4. Mendeskripsikan tanggapan siswa, guru, dan stakeholders yang lain terhadap kelayakan bahan ajar apresiasi prosa fiksi yang dikembangkan dengan pendekatan quantum learning di SMPN X.

D. Manfaat Penelitian
Hasil penelitian yang berupa tersusunnya model bahan ajar apresiasi prosa fiksi yang dikembangkan dengan pendekatan quantum learning untuk siswa SMPN X ini akan mendatangkan manfaat baik secara teoretis maupun praktis. 
1. Manfaat Teoretis
Dengan dihasilkannya model bahan ajar apresiasi prosa fiksi yang dikembangkan dengan pendekatan quantum learning untuk siswa SMPN X ini, penelitian pengembangan ini dapat memberikan sumbangan terhadap teori pengajaran apresiasi sastra Indonesia, khususnya pengajaran apresiasi prosa fiksi (mendengarkan, berbicara, membaca, menulis cerpen atau novel).

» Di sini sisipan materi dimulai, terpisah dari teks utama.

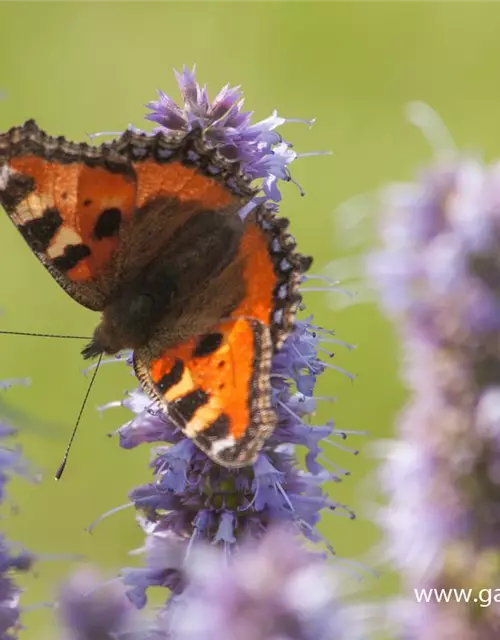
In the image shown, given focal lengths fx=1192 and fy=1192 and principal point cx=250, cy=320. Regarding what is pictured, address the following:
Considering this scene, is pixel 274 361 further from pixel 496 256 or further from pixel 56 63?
pixel 56 63

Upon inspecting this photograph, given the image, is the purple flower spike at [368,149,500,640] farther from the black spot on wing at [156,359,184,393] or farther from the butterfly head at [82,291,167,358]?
the butterfly head at [82,291,167,358]

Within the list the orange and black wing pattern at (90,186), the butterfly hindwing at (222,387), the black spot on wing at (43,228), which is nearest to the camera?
the butterfly hindwing at (222,387)

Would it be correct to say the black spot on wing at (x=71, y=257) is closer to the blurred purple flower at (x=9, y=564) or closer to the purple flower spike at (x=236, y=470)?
the purple flower spike at (x=236, y=470)

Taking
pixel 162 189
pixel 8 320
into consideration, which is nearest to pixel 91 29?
pixel 8 320

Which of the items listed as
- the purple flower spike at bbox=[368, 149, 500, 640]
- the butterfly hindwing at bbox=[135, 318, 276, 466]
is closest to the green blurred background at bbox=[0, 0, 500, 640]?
the butterfly hindwing at bbox=[135, 318, 276, 466]

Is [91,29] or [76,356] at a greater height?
[91,29]

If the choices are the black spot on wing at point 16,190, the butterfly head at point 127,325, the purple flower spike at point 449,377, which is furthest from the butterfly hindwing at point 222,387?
the black spot on wing at point 16,190
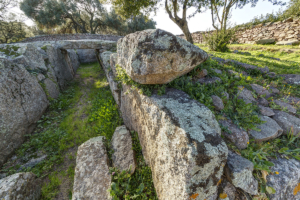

Dengan memanfaatkan bahan ajar apresiasi prosa fiksi tersebut, diharapkan dapat dipakai sebagai pendukung terwujudnya apresiasi prosa fiksi siswa, yaitu dengan meningkatnya kemampuan apresiasi prosa fiksi siswa tersebut. Dengan demikian, hasil penelitian ini akan memperkaya khasanah keilmuan khususnya dalam bidang pengajaran Bahasa dan Sastra Indonesia dan mendorong peneliti lain untuk melaksanakan penelitian sejenis yang lebih luas pada masa-masa mendatang.
2. Manfaat Praktis
Berdasarkan hasil penelitian ini dapat diperoleh informasi tentang model bahan ajar apresiasi prosa fiksi yang dikembangkan dengan pendekatan quantum learning. Dari temuan ini secara praktis dapat digunakan acuan bagi : 
a. Para Guru Bahasa dan Sastra Indonesia di SMPN X
Dengan model bahan ajar apresiasi prosa fiksi tersebut, guru dapat meningkatkan kemampuan apresiasi prosa fiksi siswa.
b. Pimpinan Sekolah dan Pengawas
Dengan model bahan ajar apresiasi prosa fiksi yang dikembangkan dengan pendekatan quantum learning, pimpinan sekolah dan pengawas mendapatkan pencerahan konsep orientasi pengajaran apresiasi sastra yang baru, khususnya apresiasi prosa fiksi sehingga kemampuan apresiasi siswa terhadap prosa fiksi (cerpen, novel) dapat ditingkatkan. Dengan temuan tersebut, maka pihak pimpinan sekolah dan pengawas perlu memberi dukungan pada perubahan cara dalam memilih atau menentukan bahan ajar apresiasi yang akan diajarkan pada siswa yang betul-betul apresiatif, menyenangkan dan menggembirakan.
c. Siswa-siswa SMPN X
Dengan model bahan ajar apresiasi prosa fiksi yang dikembangkan dengan pendekatan quantum learning menuntut siswa untuk berapresiasi sambil diiringi musik sehingga antusias, semangat, gairah, dan motivasi belajar siswa dalam mengikuti pembelajaran apresiasi prosa fiksi bisa terwujud.